[Problem]
Word for word, reproduce all entries below, leaving every picture out.

[Entries supplied]
-- -- --
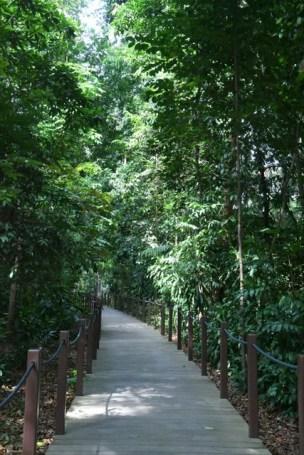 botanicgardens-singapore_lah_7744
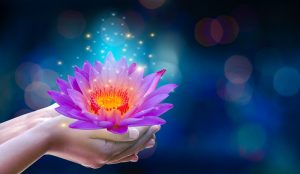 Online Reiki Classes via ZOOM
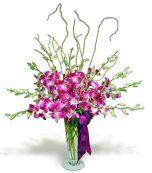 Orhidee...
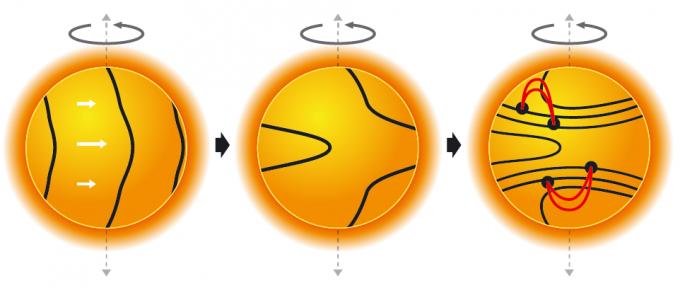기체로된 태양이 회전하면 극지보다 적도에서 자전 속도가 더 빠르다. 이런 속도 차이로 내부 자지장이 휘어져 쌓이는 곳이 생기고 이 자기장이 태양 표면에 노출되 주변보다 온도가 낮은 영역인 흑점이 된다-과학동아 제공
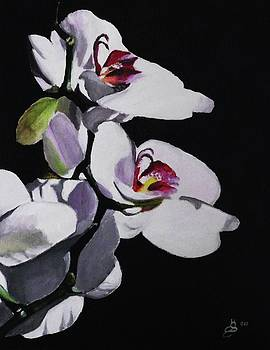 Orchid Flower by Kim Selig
-- -- --
[Result of this task]
 botanicgardens-singapore_lah_7744
 Online Reiki Classes via ZOOM
 Orhidee...
기체로된 태양이 회전하면 극지보다 적도에서 자전 속도가 더 빠르다. 이런 속도 차이로 내부 자지장이 휘어져 쌓이는 곳이 생기고 이 자기장이 태양 표면에 노출되 주변보다 온도가 낮은 영역인 흑점이 된다-과학동아 제공
 Orchid Flower by Kim Selig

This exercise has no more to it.